Start of Reading text

Hints and tips for Portal Search crawls | HCL Digital Experience

View some useful tips about Portal Search crawls. For example, crawling can require extended memory and time, depending on your Portal Search environment and configuration.

HTTP crawler does not support JavaScript

The HTTP crawler of the Portal Search Service does not support JavaScript. Therefore, some text of web documents might not be accessible for search by users. Accessibility depends on how the text is prepared for presentation in the browser. Specifically, text that is generated by JavaScript might or might not be available for search.

Crawling a portal site for the first time can result in a message

Starting a crawl on a portal site for the first time can result in the following message:
     EJPJP0009E: Wrong root url for Portal site crawler: https://root_url
You can ignore this message. The crawl runs correctly.

To resolve this problem, edit the content source, select the General Parameters tab, and then set the parameter Stop fetching documents after (seconds): to a value of 90 seconds.

Memory required for crawls

Depending on your Portal Search environment, crawling can require large amounts of memory. Therefore, before you start a crawl, make sure that HCL Portal has enough free memory. Memory shortage can cause a corrupted search collection and eventually lead to a system freeze.

To resolve this problem, raise the limit to the number of open files by using the ulimit command as root administrator.

Due to the resources needed for a crawl and index, it is useful that you schedule crawls to occur when user activity is relatively low.

Time required for crawls and imports and availability of documents

The following search administration tasks can require extended periods of time:

  • Crawling a content source. Documents might not be immediately available for searching or browsing during the crawl.
  • Indexing the documents fetched by a crawl. When a crawl is complete and all documents are collected, building the index takes some more time.
  • Importing a search collection. When you import data to a collection, it can take some time until the content sources for the collection are shown in the Content Sources in Collection box and the documents of the imported collection are available for crawling.

End of Reading text

### [What is required]
Print the passage from the Portal Search crawl tips starting with "The following search" and going on through "during the crawl.". The entries that come next have no connection to the Portal Search crawl tips.

Start of Listed entries

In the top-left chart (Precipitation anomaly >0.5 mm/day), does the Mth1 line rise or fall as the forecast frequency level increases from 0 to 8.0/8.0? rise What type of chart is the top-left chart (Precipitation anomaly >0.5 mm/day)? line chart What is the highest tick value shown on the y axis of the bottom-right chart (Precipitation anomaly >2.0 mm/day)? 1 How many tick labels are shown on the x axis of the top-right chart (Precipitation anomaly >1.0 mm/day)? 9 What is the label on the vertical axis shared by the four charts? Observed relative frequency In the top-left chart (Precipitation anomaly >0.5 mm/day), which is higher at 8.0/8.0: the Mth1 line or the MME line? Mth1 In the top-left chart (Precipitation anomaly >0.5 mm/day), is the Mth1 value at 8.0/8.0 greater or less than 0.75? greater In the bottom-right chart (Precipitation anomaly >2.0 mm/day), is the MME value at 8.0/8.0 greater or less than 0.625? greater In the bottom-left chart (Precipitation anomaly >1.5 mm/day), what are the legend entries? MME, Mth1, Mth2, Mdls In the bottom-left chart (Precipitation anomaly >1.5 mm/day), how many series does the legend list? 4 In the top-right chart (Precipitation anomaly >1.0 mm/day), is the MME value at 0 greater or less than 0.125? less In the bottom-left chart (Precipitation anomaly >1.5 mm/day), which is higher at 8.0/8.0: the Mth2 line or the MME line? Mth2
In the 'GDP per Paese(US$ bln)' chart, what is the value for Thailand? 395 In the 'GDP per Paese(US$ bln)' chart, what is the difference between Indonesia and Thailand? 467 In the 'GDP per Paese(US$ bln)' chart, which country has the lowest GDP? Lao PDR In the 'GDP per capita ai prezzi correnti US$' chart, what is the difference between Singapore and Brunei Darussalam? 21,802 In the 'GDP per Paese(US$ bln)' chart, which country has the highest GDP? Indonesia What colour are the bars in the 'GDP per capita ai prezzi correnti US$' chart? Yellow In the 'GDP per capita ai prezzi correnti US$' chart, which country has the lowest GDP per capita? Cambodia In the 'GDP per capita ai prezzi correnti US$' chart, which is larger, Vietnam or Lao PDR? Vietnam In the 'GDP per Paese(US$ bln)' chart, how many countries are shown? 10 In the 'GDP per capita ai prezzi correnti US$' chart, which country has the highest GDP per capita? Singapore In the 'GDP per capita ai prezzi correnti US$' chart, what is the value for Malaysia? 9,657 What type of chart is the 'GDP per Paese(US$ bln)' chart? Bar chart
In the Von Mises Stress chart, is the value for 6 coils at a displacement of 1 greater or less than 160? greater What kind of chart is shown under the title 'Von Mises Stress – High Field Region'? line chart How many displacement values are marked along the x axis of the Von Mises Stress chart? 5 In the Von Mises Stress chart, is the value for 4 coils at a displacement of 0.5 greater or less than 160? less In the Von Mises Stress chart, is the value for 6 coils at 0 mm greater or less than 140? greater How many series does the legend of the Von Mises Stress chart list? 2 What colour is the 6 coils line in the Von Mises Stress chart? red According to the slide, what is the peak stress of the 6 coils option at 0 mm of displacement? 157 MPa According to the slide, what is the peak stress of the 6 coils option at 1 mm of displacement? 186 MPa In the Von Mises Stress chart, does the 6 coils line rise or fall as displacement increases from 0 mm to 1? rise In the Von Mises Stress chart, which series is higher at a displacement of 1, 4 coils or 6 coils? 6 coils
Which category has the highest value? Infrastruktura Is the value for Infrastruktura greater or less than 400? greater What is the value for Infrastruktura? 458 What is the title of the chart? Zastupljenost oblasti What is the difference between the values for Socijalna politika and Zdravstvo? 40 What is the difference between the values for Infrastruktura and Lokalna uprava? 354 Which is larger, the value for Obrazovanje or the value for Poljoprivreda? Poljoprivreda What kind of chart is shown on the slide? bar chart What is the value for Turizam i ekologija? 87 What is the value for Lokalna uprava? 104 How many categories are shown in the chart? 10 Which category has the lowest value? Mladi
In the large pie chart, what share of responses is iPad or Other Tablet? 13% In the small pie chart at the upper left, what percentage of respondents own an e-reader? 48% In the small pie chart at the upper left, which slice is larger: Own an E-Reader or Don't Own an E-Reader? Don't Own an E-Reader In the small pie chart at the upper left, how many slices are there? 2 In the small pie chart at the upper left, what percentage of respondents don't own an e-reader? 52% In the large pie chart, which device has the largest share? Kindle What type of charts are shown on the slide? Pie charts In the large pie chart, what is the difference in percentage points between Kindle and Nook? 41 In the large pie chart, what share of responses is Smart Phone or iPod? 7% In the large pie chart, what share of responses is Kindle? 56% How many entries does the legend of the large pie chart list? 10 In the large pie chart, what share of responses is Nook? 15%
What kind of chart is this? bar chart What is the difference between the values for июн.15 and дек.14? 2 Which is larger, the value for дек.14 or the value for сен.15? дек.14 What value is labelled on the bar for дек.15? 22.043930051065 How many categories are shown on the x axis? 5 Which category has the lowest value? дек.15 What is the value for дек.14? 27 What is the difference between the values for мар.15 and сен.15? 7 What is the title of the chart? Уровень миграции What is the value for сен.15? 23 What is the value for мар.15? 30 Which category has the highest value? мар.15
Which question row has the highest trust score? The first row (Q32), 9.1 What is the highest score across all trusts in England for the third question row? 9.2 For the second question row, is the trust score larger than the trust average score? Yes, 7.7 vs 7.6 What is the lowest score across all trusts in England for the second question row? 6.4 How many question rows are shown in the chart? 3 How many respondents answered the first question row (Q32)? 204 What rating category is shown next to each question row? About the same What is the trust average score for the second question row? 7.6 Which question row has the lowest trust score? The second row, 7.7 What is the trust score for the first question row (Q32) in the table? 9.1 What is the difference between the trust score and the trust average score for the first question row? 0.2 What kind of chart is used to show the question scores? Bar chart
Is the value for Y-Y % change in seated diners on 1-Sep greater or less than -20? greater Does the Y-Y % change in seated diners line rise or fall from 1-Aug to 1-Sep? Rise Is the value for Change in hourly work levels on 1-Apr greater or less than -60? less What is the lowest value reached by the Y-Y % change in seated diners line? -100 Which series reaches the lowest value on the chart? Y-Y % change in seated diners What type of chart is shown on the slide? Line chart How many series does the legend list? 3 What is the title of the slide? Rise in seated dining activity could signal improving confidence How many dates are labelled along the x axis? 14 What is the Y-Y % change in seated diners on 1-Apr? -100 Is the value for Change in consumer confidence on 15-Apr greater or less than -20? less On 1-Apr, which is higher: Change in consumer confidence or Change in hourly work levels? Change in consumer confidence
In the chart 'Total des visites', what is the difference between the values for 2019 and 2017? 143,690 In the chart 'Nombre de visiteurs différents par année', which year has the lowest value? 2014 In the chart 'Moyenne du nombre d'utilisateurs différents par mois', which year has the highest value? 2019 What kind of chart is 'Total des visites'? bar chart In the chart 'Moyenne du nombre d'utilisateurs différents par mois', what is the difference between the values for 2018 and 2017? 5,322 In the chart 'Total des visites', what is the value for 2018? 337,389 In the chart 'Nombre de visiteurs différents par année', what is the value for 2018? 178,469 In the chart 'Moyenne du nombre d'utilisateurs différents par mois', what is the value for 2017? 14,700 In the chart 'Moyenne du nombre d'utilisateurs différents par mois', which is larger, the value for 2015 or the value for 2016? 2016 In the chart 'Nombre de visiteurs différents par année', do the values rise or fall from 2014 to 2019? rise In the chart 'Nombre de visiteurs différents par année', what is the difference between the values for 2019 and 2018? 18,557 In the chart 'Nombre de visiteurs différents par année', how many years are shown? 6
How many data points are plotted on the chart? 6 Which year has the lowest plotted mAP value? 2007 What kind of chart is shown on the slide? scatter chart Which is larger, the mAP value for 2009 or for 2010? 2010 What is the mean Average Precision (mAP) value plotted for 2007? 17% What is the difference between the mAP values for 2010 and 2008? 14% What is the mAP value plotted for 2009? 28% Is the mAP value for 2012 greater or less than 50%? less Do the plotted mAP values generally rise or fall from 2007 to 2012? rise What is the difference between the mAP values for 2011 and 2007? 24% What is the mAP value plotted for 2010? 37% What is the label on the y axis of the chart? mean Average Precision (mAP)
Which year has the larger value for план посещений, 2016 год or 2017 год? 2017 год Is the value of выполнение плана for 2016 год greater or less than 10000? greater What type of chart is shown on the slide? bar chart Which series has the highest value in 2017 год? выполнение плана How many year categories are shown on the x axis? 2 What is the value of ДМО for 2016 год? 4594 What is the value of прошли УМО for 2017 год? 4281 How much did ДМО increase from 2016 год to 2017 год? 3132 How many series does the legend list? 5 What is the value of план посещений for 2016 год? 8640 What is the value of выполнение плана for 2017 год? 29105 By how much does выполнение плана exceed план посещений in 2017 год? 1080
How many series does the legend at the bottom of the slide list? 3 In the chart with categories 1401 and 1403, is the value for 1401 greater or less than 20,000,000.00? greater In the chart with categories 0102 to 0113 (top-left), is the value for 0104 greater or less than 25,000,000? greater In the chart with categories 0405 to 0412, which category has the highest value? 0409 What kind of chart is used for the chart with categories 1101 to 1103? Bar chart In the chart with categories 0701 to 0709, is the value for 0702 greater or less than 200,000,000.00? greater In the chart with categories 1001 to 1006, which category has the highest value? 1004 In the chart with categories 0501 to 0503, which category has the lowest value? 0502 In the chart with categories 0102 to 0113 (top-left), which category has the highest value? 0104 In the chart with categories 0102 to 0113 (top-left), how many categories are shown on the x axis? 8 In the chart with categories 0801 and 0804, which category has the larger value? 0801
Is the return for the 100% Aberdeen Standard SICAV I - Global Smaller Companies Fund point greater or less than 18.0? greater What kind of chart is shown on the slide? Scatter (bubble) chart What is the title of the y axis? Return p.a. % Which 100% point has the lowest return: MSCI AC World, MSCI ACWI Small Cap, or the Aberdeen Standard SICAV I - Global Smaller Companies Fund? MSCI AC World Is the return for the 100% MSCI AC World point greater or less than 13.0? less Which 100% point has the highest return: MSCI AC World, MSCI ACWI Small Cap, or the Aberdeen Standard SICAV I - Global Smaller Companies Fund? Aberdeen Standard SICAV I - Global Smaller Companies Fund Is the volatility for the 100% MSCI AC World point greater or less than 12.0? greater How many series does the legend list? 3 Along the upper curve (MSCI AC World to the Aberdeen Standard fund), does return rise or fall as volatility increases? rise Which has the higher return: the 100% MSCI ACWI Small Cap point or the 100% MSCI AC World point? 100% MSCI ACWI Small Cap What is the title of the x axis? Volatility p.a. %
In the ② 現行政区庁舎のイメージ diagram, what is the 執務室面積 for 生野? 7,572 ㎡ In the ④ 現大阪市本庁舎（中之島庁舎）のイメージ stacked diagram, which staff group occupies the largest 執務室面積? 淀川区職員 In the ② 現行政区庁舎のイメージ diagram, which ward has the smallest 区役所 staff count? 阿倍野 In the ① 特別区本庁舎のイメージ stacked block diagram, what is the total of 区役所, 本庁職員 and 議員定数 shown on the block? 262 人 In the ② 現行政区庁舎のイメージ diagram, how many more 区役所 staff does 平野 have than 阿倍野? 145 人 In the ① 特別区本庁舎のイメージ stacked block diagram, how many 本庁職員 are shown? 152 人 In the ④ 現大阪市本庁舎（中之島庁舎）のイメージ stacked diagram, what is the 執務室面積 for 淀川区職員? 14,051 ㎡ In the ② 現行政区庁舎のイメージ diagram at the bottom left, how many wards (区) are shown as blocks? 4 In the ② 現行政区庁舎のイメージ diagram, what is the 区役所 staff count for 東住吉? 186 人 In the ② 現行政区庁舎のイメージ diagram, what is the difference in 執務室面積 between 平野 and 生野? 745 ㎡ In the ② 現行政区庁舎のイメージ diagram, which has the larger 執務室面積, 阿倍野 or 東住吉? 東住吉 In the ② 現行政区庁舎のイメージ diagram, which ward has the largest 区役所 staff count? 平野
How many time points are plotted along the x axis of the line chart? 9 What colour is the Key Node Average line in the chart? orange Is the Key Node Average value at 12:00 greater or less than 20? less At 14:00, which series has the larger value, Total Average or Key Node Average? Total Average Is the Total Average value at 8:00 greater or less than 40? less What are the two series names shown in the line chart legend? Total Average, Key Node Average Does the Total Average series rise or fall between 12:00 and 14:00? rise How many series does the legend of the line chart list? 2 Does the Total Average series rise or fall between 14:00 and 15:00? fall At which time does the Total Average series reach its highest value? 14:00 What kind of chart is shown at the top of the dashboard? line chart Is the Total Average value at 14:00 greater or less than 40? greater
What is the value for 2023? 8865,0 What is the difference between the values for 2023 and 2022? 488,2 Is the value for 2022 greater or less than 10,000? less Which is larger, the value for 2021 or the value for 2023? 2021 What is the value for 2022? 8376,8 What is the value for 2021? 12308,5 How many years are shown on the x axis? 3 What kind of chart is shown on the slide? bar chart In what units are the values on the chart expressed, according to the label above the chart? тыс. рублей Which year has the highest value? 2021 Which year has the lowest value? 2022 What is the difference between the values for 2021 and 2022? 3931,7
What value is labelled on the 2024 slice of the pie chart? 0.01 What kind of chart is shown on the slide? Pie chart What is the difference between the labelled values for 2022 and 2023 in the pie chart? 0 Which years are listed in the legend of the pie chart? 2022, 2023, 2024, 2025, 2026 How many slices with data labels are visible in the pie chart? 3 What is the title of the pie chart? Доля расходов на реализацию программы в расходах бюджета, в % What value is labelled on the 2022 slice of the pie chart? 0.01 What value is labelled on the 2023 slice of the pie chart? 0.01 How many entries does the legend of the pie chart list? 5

End of Listed entries

### [Written solution]
The following search administration tasks can require extended periods of time:

  • Crawling a content source. Documents might not be immediately available for searching or browsing during the crawl.